• DATA SHOWN:

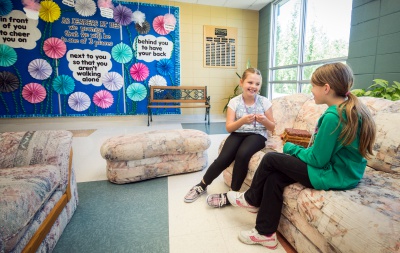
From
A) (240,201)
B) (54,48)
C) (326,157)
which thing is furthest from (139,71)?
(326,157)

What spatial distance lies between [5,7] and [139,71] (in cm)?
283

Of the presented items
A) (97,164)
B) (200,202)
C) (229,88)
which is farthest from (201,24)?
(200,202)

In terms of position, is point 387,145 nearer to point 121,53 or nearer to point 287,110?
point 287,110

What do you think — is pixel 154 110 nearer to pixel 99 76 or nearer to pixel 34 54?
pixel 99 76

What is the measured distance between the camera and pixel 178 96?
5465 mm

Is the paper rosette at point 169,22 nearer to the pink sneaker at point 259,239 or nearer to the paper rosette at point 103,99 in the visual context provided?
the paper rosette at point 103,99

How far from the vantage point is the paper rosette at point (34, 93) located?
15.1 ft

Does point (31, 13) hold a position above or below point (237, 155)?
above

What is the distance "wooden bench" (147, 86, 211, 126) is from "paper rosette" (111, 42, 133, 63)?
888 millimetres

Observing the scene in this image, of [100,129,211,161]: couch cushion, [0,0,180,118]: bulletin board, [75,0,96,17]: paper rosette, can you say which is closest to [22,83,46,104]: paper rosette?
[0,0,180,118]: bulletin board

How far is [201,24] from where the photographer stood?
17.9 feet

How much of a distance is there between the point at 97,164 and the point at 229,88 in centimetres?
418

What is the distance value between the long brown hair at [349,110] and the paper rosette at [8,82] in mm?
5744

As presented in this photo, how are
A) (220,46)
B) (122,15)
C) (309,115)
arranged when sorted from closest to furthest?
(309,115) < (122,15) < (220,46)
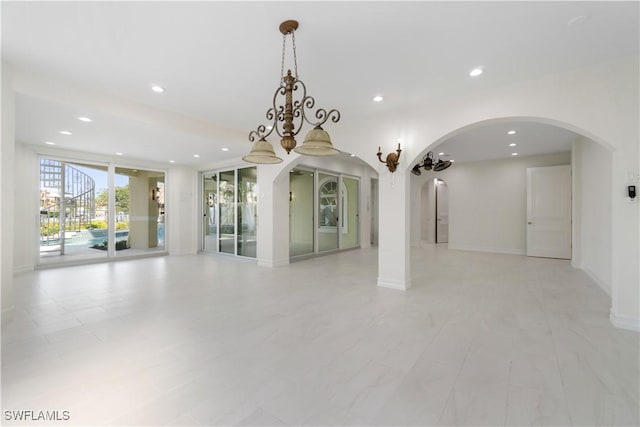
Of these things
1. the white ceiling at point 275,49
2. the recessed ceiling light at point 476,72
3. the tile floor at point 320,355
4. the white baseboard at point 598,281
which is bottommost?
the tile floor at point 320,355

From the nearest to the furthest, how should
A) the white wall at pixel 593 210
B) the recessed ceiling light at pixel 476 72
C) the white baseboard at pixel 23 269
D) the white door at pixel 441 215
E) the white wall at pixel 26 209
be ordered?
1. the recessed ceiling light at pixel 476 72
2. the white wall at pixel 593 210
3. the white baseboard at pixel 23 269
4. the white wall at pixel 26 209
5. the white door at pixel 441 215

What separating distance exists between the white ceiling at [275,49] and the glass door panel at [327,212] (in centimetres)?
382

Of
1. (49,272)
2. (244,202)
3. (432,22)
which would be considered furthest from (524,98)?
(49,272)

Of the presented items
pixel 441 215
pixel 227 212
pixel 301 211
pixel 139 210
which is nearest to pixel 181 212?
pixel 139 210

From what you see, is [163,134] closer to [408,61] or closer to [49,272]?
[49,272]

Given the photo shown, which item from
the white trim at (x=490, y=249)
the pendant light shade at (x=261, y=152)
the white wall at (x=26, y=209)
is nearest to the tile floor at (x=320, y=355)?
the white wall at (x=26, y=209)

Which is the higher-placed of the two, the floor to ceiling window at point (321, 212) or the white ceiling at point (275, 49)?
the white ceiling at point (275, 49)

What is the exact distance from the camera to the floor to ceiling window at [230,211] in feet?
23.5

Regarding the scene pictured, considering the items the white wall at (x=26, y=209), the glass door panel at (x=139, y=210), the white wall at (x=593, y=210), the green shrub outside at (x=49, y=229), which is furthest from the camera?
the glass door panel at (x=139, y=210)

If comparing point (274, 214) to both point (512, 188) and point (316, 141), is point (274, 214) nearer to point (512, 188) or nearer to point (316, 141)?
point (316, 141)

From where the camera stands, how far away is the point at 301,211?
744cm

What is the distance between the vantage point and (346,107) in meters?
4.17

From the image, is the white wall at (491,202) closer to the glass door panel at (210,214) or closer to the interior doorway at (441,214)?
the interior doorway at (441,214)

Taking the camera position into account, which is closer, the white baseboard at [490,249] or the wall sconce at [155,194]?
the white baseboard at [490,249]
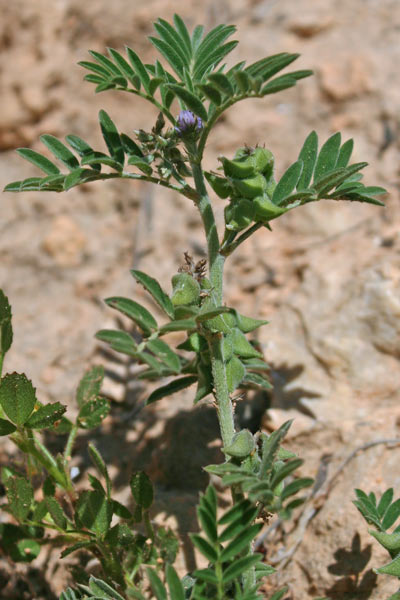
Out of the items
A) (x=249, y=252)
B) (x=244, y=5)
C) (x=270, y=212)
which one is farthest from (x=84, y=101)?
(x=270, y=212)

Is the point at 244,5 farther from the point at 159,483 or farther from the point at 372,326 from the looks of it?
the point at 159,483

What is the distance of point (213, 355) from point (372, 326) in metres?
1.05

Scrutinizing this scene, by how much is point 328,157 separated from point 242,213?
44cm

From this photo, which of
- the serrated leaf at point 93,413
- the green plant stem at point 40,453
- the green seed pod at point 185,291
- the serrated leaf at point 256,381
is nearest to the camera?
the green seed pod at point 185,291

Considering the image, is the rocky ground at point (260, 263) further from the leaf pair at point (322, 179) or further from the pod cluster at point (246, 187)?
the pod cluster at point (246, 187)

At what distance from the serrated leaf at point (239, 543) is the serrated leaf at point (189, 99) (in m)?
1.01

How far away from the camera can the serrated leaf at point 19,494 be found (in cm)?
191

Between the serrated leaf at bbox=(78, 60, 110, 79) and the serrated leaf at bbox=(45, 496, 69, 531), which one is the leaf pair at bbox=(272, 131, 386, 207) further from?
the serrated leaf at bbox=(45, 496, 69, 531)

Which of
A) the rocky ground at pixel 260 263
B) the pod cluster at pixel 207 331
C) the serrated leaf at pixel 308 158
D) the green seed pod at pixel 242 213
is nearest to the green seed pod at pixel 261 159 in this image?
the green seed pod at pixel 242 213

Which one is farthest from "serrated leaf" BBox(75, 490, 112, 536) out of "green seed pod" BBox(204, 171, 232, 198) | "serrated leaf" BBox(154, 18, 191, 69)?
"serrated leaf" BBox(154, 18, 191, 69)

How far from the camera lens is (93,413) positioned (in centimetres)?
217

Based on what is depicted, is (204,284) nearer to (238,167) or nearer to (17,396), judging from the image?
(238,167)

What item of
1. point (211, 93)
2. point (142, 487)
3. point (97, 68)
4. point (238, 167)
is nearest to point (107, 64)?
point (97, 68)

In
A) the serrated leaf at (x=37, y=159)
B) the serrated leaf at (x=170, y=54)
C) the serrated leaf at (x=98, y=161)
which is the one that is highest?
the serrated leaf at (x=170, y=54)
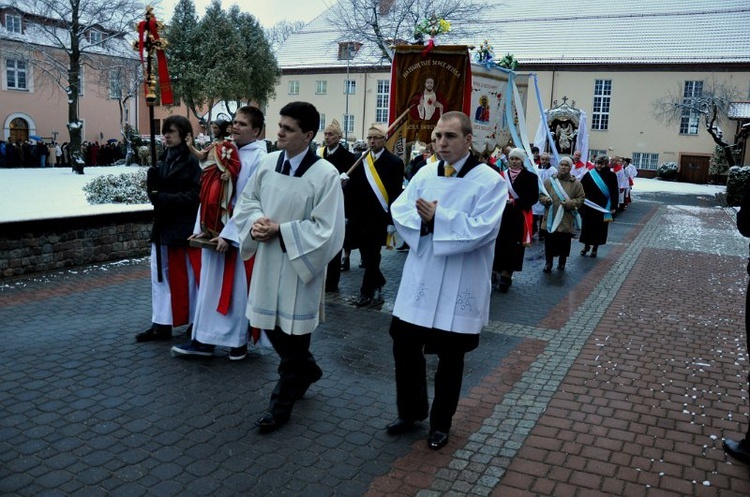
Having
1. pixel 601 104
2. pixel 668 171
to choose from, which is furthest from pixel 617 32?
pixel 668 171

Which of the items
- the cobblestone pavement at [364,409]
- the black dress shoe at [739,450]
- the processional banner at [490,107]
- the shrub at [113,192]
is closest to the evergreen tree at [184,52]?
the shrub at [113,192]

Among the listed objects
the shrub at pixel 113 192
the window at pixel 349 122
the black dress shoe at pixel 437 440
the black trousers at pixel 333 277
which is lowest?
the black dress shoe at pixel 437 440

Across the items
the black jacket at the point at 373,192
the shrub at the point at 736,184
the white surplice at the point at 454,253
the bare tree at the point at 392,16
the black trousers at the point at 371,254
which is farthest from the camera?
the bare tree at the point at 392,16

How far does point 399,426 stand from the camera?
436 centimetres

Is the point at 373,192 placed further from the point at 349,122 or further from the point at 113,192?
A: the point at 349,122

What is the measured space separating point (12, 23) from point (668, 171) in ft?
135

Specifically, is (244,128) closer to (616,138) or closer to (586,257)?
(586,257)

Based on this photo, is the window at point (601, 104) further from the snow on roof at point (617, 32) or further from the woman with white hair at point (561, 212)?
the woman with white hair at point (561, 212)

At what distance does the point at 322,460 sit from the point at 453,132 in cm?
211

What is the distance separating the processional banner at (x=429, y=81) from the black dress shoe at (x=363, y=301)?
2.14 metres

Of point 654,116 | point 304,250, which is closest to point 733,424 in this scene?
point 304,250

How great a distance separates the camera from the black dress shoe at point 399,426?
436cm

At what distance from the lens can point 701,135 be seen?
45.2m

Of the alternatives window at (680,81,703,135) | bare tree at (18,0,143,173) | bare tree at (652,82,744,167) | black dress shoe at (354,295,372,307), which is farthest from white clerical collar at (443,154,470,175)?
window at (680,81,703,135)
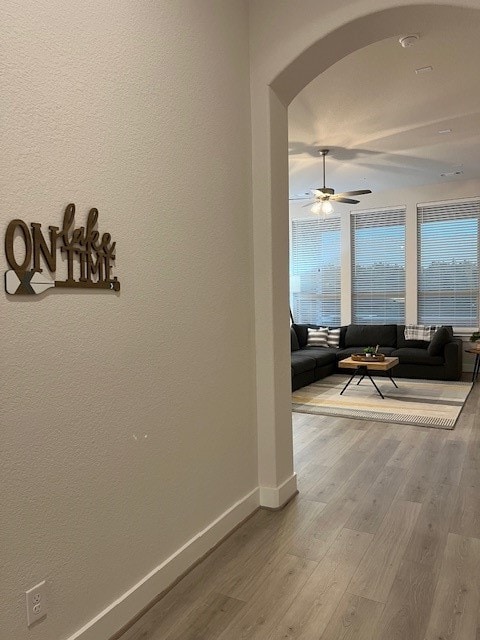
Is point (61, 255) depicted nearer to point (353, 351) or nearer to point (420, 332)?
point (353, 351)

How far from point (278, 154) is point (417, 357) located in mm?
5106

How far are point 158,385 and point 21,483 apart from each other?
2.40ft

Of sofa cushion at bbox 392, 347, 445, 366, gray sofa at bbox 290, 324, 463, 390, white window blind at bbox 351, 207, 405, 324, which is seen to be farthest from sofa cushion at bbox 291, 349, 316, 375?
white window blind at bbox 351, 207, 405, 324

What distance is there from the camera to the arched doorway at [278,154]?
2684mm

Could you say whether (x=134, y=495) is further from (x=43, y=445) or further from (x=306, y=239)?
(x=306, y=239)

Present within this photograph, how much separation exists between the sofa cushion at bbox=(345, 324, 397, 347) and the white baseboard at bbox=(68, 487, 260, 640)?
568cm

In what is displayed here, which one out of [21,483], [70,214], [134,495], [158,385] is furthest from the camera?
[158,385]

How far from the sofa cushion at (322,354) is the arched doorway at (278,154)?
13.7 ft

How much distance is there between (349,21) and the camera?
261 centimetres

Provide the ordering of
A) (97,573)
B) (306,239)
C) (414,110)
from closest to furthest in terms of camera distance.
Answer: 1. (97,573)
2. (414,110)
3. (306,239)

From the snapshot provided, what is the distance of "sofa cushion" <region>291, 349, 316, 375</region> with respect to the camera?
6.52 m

• YOUR GOAL:
Reproduce the lines above, exactly and exclusively, from the line containing "Of point 654,116" down to the last line, both included; pictures are not part of the copy.

• CORRECT RESULT:
Of point 654,116 | point 304,250, which is closest to point 733,424 in this scene?
point 304,250

How great a distance separates the camera from the black dress shoe at point 399,426?
436cm

At what distance from the lens can point 701,135 be seen?
45.2m

Of the alternatives window at (680,81,703,135) | bare tree at (18,0,143,173) | bare tree at (652,82,744,167) | black dress shoe at (354,295,372,307), which is farthest from white clerical collar at (443,154,470,175)?
window at (680,81,703,135)
Is point (61, 255) depicted nearer to point (353, 351) or nearer to point (420, 332)?
point (353, 351)

How far from point (278, 154) is point (417, 357) located in mm?
5106

How far are point 158,385 and point 21,483 apart from each other?
2.40ft

Of sofa cushion at bbox 392, 347, 445, 366, gray sofa at bbox 290, 324, 463, 390, white window blind at bbox 351, 207, 405, 324, which is seen to be farthest from sofa cushion at bbox 291, 349, 316, 375?
white window blind at bbox 351, 207, 405, 324

What distance is there from the camera to the arched doorway at [278,154]?
2684mm

Could you say whether (x=134, y=495) is further from (x=43, y=445) or further from (x=306, y=239)?
(x=306, y=239)

Present within this photograph, how much separation exists between the sofa cushion at bbox=(345, 324, 397, 347) and the white baseboard at bbox=(68, 487, 260, 640)?
568cm

In what is displayed here, which one out of [21,483], [70,214], [134,495], [158,385] is furthest from the camera?
[158,385]

How far from the sofa cushion at (322,354) is the arched doorway at (278,154)?
13.7 ft

How much distance is there between (349,21) and the camera?
261 centimetres

Provide the ordering of
A) (97,573)
B) (306,239)
C) (414,110)
from closest to furthest in terms of camera distance.
Answer: 1. (97,573)
2. (414,110)
3. (306,239)

From the snapshot provided, what is the distance of "sofa cushion" <region>291, 349, 316, 375</region> with respect to the camera?
6.52 m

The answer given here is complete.